The contest attracted 86 entries from the United States and 24 other countries.
The next step is to connect the winners with ARS scientists and develop partnerships to advance the prize-winning ideas into solutions that reduce or elim-
inate off-flavor in commercial catfish aquaculture.
Winner of the $20,000 first prize was Laura Arroyo Miniel of the United States, whose entry was entitled “Preventing Winter Off-Flavor with Solar Heating.”
HeroX is a social network for crowdsourcing innovation and human ingenuity, co-founded in 2013 by entrepreneur Christian Cotichini and XPRIZE founder and futurist Peter Diamandis.
Food prices jump; pandemic blamed
The coronavirus (COVID-19) pandemic had wide-ranging effects on U.S. consumers in 2020, including on the prices they encountered at the grocery store.
Grocery store food prices increased by 3.5%, on average, from 2019 to 2020. For context, the 20-year historical level of retail food price inflation is 2% per year – meaning the 2020 increase was 75% above average.

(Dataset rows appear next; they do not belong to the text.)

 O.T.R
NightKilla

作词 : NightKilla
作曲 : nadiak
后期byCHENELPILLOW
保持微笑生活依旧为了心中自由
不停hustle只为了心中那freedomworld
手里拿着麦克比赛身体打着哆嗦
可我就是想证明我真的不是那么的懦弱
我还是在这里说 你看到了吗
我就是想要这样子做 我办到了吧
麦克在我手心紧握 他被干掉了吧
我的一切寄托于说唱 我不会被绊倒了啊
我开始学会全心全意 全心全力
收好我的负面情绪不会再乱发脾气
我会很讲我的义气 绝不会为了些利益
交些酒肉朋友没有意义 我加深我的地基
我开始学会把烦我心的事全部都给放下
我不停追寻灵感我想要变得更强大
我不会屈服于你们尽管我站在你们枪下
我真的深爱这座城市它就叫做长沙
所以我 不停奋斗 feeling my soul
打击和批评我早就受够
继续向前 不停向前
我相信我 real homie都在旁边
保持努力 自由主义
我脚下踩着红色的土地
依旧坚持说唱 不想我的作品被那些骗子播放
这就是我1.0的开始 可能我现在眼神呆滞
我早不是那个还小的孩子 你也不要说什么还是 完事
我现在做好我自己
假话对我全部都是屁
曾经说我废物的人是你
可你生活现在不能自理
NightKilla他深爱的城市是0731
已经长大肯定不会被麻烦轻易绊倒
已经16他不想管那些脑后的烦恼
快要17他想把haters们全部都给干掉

This level of retail food price inflation was last realized in 2011 when poor weather, low commodity harvests, high fuel prices and international trade disruptions increased global food prices.

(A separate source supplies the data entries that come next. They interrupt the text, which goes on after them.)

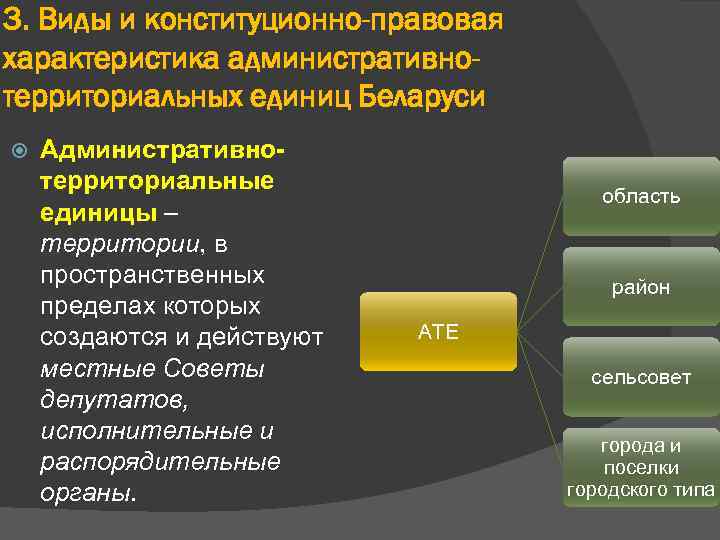 3. Виды и конституционно-правовая характеристика административно-территориальных единиц Беларуси

Административно-территориальные единицы – территории, в пространственных пределах которых создаются и действуют местные Советы депутатов, исполнительные и распорядительные органы.

АТЕ

область

район

сельсовет

города и поселки городского типа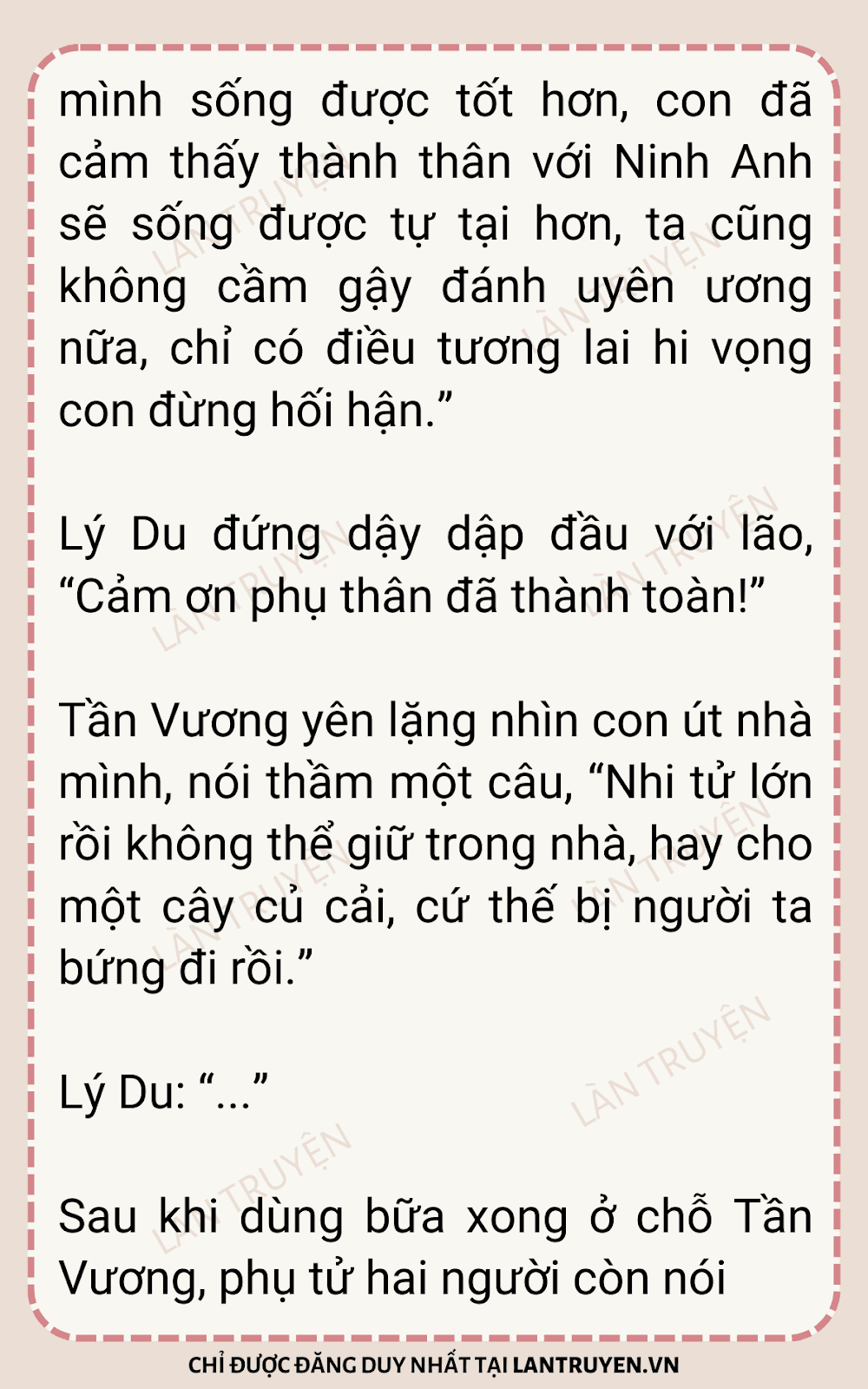 mình sống được tốt hơn, con đã cảm thấy thành thân với Ninh Anh sẽ sống được tự tại hơn, ta cũng không cầm gậy đánh uyên ương nữa, chỉ có điều tương lai hi vọng con đừng hối hận."

Lý Du đứng dậy dập đầu với lão, "Cảm ơn phụ thân đã thành toàn!"

Tần Vương yên lặng nhìn con út nhà mình, nói thầm một câu, "Nhi tử lớn rồi không thể giữ trong nhà, hay cho một cây củ cải, cứ thế bị người ta bứng đi rồi."

Lý Du: "..."

Sau khi dùng bữa xong ở chỗ Tần Vương, phụ tử hai người còn nói

CHỈ ĐƯỢC ĐĂNG DUY NHẤT TẠI LANTRUYEN.VN

LÀN TRUYỆN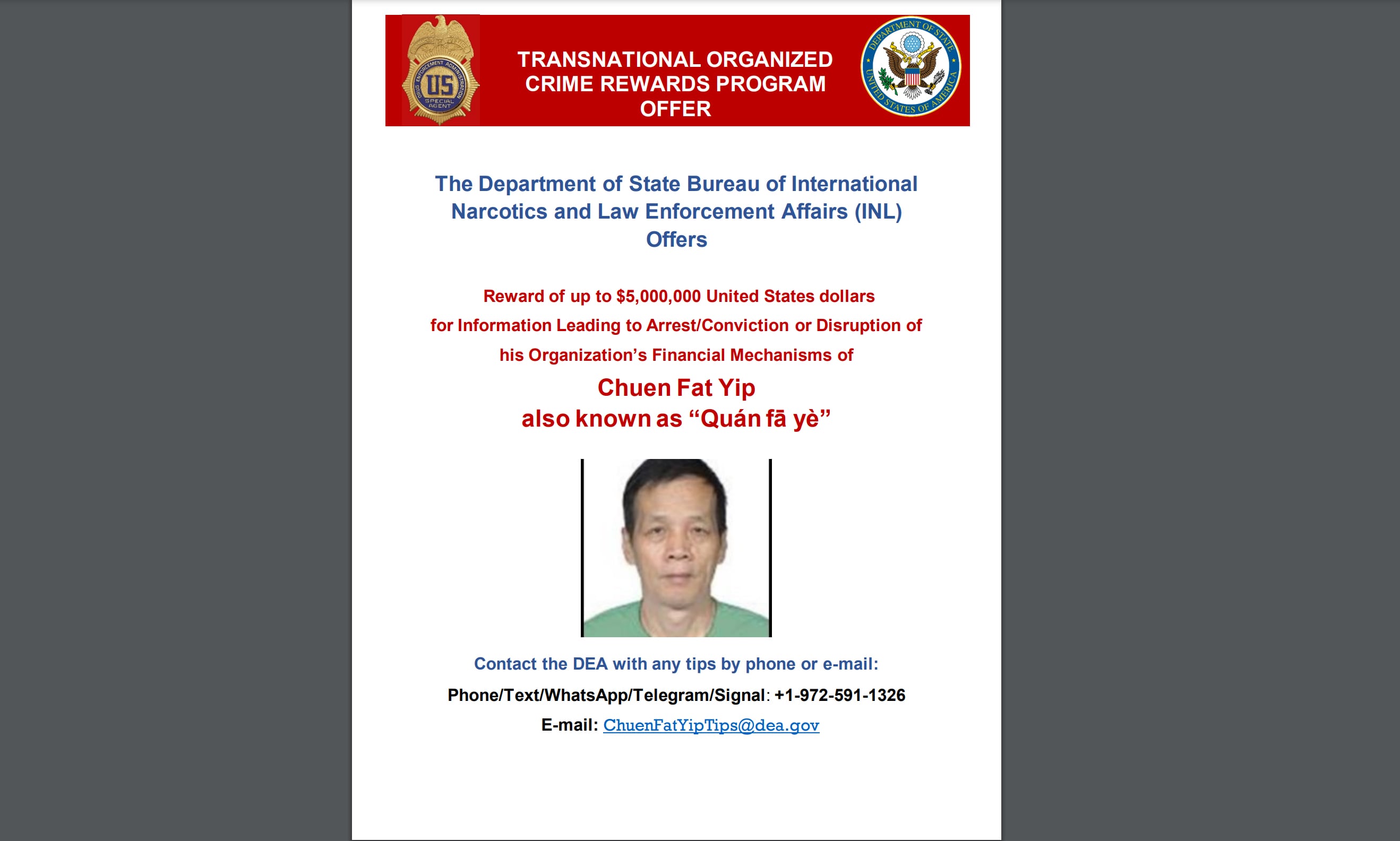 DRUG ENFORCEMENT ADMINISTRATION
US
SPECIAL AGENT

TRANSNATIONAL ORGANIZED CRIME REWARDS PROGRAM OFFER

DEPARTMENT OF STATE
UNITED STATES OF AMERICA

The Department of State Bureau of International Narcotics and Law Enforcement Affairs (INL) Offers

Reward of up to $5,000,000 United States dollars for Information Leading to Arrest/Conviction or Disruption of his Organization's Financial Mechanisms of

Chuen Fat Yip
also known as "Quán fā yè"

Contact the DEA with any tips by phone or e-mail:

Phone/Text/WhatsApp/Telegram/Signal: +1-972-591-1326

E-mail: ChuenFatYipTips@dea.gov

Prices for every major food-at-home category except fresh fruits increased in 2020. Fresh fruit prices dropped 0.8% from 2019 because of domestic and international shifts in supply and demand.
For example, stay-at-home orders in India, China and Taiwan created port delays and staffing issues in the produce supply chain, decreasing the capacity to import U.S. fruit – particularly apples, grapes and cherries. In the United States, the market for fruit shifted from foodservice outlets such as restaurants and caterers to retailers during the pandemic, contributing to an increased supply and reduced prices at grocery stores.
Consumers also purchased fewer perishable products during quarantine. “Fats and oils” was the only other food category to experience lower inflation than its historical value – likely as the result of high soybean yields and decreased demand for frying oils because of COVID-19.
Meat prices showed the largest annual increases in 2020. Beef and veal prices jumped 9.6%, pork rose 6.3%, poultry was up 5.6% and “other meat” showed a 4.4% jump.
The spike in meat prices was due to reduced supply because of COVID-19-related processing plant closures. Meat had not experienced this level of inflation since 2014, when drought and high feed costs combined to drive up retail prices.
Stay-at-home mandates in 2020 increased demand for several food products in retail stores, rather than at restaurants and schools. Supply chains struggled to adapt to this transition, which put upward pressure on retail prices.
Commodities particularly affected by this transition include meats, dairy, eggs and nonalcoholic beverages. Dairy prices rose 4.4%, eggs were up 4.3% and nonalcoholic beverage prices increased 3.6% during the year.